Brief 1 —
According to the excerpt on Kashmir at the UN Security Council, on what date was the press statement condemning the Pulwama attack issued?
Brief 2 —
In the excerpt on Kashmir at the UN Security Council, condense the paragraph beginning "However, the statement was issued" into a short bulleted list that keeps its main facts.
Brief 3 —
Pick up the excerpt on Kashmir at the UN Security Council after its final sentence and continue it.

Next year, from September to November 1965, Kashmir was again considered by the Security Council following the India-Pakistan war, with the participation of both countries. As per UN records, India had drawn the attention of the Security Council to the “second massive aggression against Kashmir” by Pakistan, after “Pakistani aggression on the Indian State of Jammu and Kashmir in 1947-1948”. 

Thereafter, Kashmir has been mentioned as part of a UNSC resolution condemning the 1998 nuclear tests by India and Pakistan.

Earlier this year, UNSC president, Anatolio Ndong Mba of Equatorial Guinea, issued a press statement condemning “in the strongest terms the heinous and cowardly suicide bombing in Jammu and Kashmir”. 

However, the statement was issued on February 21 – a week after the Pulwama attack. The delay reflected the torturous negotiations that happen behind the scenes as diplomats haggle over each word used in statements. The compromise acceded to China in the UNSC press statement was that the attack was not described as a “terror” incident, even though the rest of the paragraphs did talk of fighting “terrorism in all its forms and manifestations”.

In taking decisions in the Security Council, the president – the post is rotated among the member countries – has a lot of latitude. As the country with the current president, Poland has been getting a lot of attention from India and Pakistan, both in Warsaw and New York.

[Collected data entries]
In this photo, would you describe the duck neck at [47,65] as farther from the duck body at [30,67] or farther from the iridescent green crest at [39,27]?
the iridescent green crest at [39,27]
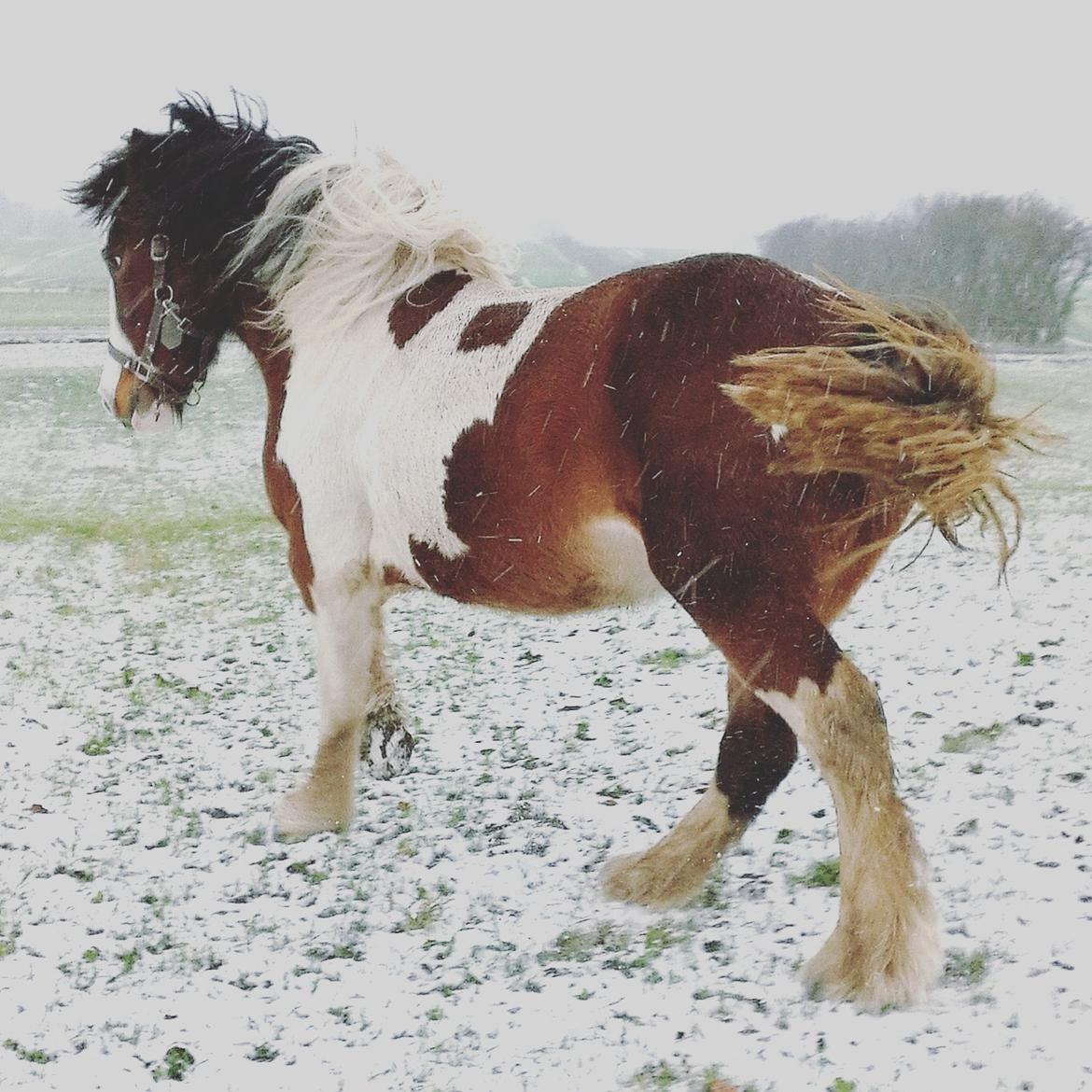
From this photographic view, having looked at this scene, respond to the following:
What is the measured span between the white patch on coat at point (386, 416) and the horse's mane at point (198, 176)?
61cm

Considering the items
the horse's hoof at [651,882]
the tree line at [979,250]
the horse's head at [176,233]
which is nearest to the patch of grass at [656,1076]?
the horse's hoof at [651,882]

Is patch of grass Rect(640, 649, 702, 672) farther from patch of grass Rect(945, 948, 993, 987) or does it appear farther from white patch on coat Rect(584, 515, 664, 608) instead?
patch of grass Rect(945, 948, 993, 987)

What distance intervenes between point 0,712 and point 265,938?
9.84 feet

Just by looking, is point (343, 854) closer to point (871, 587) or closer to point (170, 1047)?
point (170, 1047)

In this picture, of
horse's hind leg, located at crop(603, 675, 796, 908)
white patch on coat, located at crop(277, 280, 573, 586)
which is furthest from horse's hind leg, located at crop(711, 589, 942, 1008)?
white patch on coat, located at crop(277, 280, 573, 586)

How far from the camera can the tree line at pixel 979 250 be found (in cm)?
1283

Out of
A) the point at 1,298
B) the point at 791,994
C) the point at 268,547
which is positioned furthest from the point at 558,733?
the point at 1,298

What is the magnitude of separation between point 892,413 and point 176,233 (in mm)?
3242

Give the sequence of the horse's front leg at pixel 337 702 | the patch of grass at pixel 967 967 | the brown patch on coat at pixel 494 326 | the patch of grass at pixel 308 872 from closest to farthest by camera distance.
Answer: the patch of grass at pixel 967 967 < the brown patch on coat at pixel 494 326 < the patch of grass at pixel 308 872 < the horse's front leg at pixel 337 702

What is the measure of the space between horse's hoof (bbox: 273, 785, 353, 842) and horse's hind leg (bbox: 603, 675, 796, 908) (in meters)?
1.24

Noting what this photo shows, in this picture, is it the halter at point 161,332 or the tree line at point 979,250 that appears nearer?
the halter at point 161,332

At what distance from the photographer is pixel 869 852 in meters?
2.72

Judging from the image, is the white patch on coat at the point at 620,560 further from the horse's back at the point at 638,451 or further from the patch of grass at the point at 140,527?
the patch of grass at the point at 140,527

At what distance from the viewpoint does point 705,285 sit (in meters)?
2.93
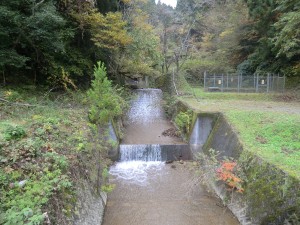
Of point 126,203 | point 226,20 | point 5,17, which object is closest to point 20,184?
point 126,203

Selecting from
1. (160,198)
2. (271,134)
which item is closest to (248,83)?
(271,134)

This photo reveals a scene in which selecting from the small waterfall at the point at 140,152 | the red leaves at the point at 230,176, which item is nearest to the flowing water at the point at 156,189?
the small waterfall at the point at 140,152

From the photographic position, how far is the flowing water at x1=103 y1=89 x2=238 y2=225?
6.51 meters

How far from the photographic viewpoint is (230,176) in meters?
6.67

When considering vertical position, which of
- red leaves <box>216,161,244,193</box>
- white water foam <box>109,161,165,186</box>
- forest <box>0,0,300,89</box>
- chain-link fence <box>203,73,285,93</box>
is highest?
forest <box>0,0,300,89</box>

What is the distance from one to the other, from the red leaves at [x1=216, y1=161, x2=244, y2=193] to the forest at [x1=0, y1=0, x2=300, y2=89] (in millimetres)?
7521

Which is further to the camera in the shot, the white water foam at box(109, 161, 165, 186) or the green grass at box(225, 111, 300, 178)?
the white water foam at box(109, 161, 165, 186)

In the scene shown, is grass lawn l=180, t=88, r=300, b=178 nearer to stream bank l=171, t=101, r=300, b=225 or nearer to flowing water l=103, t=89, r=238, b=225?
stream bank l=171, t=101, r=300, b=225

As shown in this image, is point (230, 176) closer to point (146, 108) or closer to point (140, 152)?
point (140, 152)

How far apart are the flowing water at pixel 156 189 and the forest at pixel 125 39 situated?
4516 millimetres

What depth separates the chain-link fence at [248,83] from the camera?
16703mm

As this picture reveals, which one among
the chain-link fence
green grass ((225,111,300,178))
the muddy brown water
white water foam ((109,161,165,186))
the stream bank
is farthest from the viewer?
the chain-link fence

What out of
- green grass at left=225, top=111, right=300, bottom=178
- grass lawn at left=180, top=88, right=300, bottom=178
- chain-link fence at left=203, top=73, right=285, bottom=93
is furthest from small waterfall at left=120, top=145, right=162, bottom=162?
chain-link fence at left=203, top=73, right=285, bottom=93

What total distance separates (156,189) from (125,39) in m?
8.11
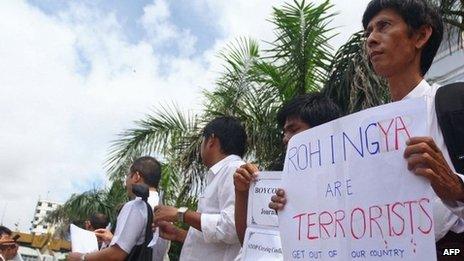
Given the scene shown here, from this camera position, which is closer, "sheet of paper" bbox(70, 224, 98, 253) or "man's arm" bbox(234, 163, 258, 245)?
"man's arm" bbox(234, 163, 258, 245)

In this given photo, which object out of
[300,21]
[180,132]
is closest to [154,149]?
[180,132]

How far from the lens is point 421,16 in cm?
167

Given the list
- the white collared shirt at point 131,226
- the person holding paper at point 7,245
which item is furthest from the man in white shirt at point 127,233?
the person holding paper at point 7,245

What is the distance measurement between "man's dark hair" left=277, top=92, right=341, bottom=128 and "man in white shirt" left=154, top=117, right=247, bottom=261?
462 millimetres

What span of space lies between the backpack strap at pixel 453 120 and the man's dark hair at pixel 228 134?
1.56 metres

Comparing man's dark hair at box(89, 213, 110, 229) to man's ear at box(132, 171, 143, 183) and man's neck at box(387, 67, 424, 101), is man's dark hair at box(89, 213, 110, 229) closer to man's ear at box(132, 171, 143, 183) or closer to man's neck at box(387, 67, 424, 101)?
man's ear at box(132, 171, 143, 183)

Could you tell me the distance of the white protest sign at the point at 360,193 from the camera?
1.29 metres

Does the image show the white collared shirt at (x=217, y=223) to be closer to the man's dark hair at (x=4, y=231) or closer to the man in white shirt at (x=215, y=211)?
the man in white shirt at (x=215, y=211)

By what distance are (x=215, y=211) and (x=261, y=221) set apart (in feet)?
1.71

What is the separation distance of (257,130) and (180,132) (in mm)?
1580

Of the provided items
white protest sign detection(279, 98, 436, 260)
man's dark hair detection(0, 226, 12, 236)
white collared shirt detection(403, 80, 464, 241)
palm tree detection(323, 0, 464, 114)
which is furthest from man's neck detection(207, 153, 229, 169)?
man's dark hair detection(0, 226, 12, 236)

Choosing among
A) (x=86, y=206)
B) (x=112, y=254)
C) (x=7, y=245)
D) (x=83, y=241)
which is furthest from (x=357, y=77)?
(x=86, y=206)

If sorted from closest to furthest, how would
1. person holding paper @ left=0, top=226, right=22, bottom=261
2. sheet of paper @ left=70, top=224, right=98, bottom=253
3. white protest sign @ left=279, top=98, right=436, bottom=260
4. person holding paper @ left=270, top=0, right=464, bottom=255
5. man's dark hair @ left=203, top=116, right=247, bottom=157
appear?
white protest sign @ left=279, top=98, right=436, bottom=260, person holding paper @ left=270, top=0, right=464, bottom=255, man's dark hair @ left=203, top=116, right=247, bottom=157, sheet of paper @ left=70, top=224, right=98, bottom=253, person holding paper @ left=0, top=226, right=22, bottom=261

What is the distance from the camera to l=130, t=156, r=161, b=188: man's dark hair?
11.1ft
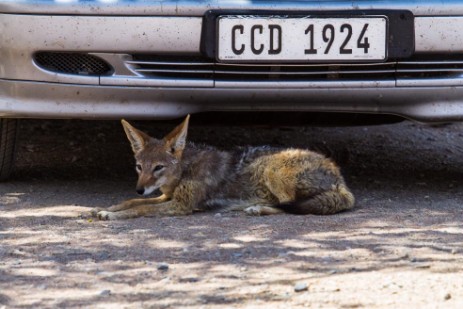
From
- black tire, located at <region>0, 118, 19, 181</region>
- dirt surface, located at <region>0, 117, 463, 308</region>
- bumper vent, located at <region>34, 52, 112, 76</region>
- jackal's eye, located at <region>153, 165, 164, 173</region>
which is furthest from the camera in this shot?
black tire, located at <region>0, 118, 19, 181</region>

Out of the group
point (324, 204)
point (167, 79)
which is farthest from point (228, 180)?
point (167, 79)

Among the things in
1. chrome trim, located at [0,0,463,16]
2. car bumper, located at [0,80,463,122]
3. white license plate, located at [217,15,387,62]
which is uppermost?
chrome trim, located at [0,0,463,16]

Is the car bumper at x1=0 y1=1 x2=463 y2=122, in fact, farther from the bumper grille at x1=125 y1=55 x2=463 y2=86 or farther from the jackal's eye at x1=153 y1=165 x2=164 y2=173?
the jackal's eye at x1=153 y1=165 x2=164 y2=173

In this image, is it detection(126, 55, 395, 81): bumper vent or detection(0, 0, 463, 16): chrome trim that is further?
detection(126, 55, 395, 81): bumper vent

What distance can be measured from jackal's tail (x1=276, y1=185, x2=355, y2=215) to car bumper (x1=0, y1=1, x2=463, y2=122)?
1.42 ft

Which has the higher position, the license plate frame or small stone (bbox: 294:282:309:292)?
the license plate frame

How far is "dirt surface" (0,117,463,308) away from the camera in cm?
409

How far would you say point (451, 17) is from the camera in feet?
18.4

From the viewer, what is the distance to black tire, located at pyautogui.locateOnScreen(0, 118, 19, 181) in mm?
6180

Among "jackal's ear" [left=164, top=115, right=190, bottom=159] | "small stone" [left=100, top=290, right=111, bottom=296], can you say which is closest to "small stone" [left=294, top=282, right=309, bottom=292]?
"small stone" [left=100, top=290, right=111, bottom=296]

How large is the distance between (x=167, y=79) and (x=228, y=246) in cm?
114

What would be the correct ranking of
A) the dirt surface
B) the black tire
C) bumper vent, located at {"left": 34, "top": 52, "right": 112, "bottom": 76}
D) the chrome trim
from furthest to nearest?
the black tire → bumper vent, located at {"left": 34, "top": 52, "right": 112, "bottom": 76} → the chrome trim → the dirt surface

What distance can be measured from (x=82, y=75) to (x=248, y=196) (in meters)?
1.14

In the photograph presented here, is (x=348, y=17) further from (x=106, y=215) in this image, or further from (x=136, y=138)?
(x=106, y=215)
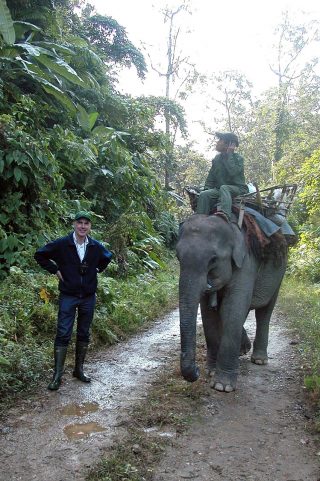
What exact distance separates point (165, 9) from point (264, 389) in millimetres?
26402

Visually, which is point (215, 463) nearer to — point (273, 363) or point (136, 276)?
point (273, 363)

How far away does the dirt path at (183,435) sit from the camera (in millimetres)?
3525

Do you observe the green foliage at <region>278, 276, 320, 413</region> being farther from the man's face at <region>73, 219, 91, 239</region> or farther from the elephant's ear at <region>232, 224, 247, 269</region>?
the man's face at <region>73, 219, 91, 239</region>

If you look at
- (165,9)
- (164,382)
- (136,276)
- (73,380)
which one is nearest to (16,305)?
(73,380)

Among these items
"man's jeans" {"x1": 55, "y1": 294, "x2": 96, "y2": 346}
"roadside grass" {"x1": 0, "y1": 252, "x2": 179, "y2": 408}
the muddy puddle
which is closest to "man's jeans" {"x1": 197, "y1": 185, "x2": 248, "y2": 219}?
"man's jeans" {"x1": 55, "y1": 294, "x2": 96, "y2": 346}

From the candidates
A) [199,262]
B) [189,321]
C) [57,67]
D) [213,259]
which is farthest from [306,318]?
[57,67]

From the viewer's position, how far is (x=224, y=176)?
617 centimetres

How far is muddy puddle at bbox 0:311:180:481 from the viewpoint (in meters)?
3.49

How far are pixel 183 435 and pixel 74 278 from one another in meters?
2.05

Answer space 1 —
February 21, a week after the Pulwama attack.

Answer space 2 —
- The press statement came out on February 21, a week after the Pulwama attack.
- The delay reflected behind-the-scenes negotiations in which diplomats haggle over each word.
- As a compromise with China, the attack was not called a "terror" incident.
- The rest of the statement still spoke of fighting "terrorism in all its forms and manifestations."

Answer space 3 —
Speaking to The Wire earlier this week, Polish envoy to India, Adam Burakowski, had said that his country wanted India and Pakistan to resolve the latest flashpoint bilaterally, but would also be willing to engage at the Security Council if required. He underlined that these two phrases had to be assessed “together, not separately”.

After Poland, the security council presidency in the next four months of 2019 will be held by Russia, South Africa, UK and the US, in this order. Indian officials do not anticipate either of the four countries to call for any formal step against India. 

From India’s perspective, the response from Russia, the UK and the US has largely been favourable, as they have been cautious without showing any signs of urgency. South Africa has not issued any statement. South African president Cyril Ramphosa had been India’s chief guest at the Republic Day celebrations this year.